Moving To HTTPS Can Backfire: Google’s Own Products Aren’t Secure Web Friendly Yet
Earlier this month, Google announced that HTTPS sites — those with SSL certificates aimed at protecting users against data interception — would receive a slight ranking signal boost over non-encrypted HTTP sites. One problem with this encouragement to get site owners to make the switch is that there are web components that aren’t HTTPS friendly […]
Earlier this month, Google announced that HTTPS sites — those with SSL certificates aimed at protecting users against data interception — would receive a slight ranking signal boost over non-encrypted HTTP sites.
One problem with this encouragement to get site owners to make the switch is that there are web components that aren’t HTTPS friendly yet, including Google’s own Trusted Stores and AdSense products.
The Wall Street Journal reported earlier this week on troubles with encryption protocols running afoul of Google’s Trusted Stores program requirements. Google’s e-commerce certification program requires that the Trusted Stores badge be displayed on every page of a site, yet by design Google does not show the badge on secure pages, which have typically been shopping cart pages.
The problem arises when a site goes from having just cart pages secured to converting an entire site to HTTPS. Trusted Stores is “not compatible” with common encryption, meaning the badge can’t display on home pages or product pages that are typically unsecured. So, Google doesn’t accept HTTPS sites into the Verified Stores program.
A Google spokesman told WSJ “as a priority, we’re working on a solution to display the badge for stores who are moving their entire sites” to HTTPS.
In a cautionary tale for ad-driven site owners, AdSense publisher Pete Claar found out the hard way that sacrificing ad compatibility for a bit of a rankings advantage won’t necessarily pay off. Claar says he was excited about the rumored SEO benefits of moving to HTTPS, “When Matt Cutts started hinting at HTTPS boosts a few months ago I immediately converted” the site. After converting Schooldigger.com in mid-March, Claar says he quickly came to regret his decision and moved his site back to HTTP roughly three weeks later.
As an HTTPS site, ad revenues fell 43 percent and CPCs were off 39 percent from the previous period. The biggest telltale that things weren’t going well was page revenue per thousand impressions (RPM) fell 37 percent. After reverting to HTTP, RPM bounced back to previous levels.

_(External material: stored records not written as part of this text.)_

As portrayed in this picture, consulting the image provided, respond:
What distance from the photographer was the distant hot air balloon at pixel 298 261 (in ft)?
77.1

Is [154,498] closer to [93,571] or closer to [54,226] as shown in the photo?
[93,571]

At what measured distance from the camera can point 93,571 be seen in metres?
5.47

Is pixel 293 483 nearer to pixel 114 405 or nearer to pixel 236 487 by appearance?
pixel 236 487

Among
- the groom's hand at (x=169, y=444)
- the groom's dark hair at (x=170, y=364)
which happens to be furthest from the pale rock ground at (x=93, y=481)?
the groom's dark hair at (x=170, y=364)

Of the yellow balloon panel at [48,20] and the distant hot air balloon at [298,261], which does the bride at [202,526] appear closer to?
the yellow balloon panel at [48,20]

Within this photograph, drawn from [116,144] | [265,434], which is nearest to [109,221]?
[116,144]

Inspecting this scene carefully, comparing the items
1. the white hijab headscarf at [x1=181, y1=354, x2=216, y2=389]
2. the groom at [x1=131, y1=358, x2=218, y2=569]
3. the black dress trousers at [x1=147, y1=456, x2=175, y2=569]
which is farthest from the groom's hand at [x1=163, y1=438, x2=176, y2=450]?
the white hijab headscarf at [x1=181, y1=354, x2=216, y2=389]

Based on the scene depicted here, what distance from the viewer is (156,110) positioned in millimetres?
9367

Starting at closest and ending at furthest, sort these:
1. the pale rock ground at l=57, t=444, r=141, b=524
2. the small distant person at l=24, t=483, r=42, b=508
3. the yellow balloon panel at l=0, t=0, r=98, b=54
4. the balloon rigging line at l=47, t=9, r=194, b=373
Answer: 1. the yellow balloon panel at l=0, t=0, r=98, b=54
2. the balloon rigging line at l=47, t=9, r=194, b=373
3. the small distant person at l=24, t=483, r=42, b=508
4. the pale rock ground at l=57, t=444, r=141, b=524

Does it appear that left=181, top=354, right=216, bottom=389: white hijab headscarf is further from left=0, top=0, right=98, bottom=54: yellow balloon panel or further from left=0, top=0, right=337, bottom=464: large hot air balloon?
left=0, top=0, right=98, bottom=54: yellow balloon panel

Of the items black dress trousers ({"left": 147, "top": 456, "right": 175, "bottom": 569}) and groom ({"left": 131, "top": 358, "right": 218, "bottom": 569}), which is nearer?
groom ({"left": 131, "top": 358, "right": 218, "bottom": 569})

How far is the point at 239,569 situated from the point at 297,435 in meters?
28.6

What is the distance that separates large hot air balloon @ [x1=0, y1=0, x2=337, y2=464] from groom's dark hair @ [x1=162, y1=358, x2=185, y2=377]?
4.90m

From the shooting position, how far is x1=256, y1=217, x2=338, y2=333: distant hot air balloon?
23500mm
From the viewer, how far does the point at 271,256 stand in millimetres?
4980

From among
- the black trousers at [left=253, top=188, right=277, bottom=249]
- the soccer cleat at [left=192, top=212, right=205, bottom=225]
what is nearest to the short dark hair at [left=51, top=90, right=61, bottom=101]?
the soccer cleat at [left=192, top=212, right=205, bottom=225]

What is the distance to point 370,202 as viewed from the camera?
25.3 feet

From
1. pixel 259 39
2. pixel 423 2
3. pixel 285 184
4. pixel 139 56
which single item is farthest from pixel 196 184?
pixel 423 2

Barry Schwartz tested the HTTPS switch on his sites and found similar RPM drops. In the first week after migrating Search Engine Roundtable, the average RPM dropped to $0.47 from $1.27.
Google added HTTPS support for its AdSense advertising program last September. However on the support page, the company still states, “We don’t recommend that publishers with HTTP sites convert their sites to HTTPS unless they have a strong reason to do so.”
Google also acknowledges that “if you convert your HTTP site to HTTPS, ads on your HTTPS pages might earn less than those on your HTTP pages” because the HTTPS ads don’t compete in auctions with HTTP ads. There are still a large percentage of HTTP ads in the system, and ad rates decline without them competing in the auction.
Many other ad networks don’t support HTTPS at all, which makes the thought of converting that much tougher for a good number of publishers.
“Now with the rankings boost being made official, a lot of publishers are probably going through the process I went through,” says Claar. “But until ad networks better support HTTPS ad serving, I’m afraid the rankings boost is not going to be worth the loss in revenue.”
Even as Google announced HTTPS has an impact on “fewer than 1% of global queries”, it added that it “may decide to strengthen” the signal to “encourage all website owners to switch from HTTP to HTTPS to keep everyone safe on the web.”
There is a communications problem when Google’s own ecosystem lags behind its SEO recommendations and its program that’s designed specifically to certify trustworthy e-tailers doesn’t support HTTPS. This isn’t the first time Google has made a move to push site owners and advertisers to adopt what it sees as the web’s future — AdWords Enhanced Campaigns switch was in large part a push to get advertisers and publishers to design multi-screen compatible sites and landing pages — but, in this case the failure of Google’s own products to be on the leading edge of HTTPS will impede the adoption it’s encouraging.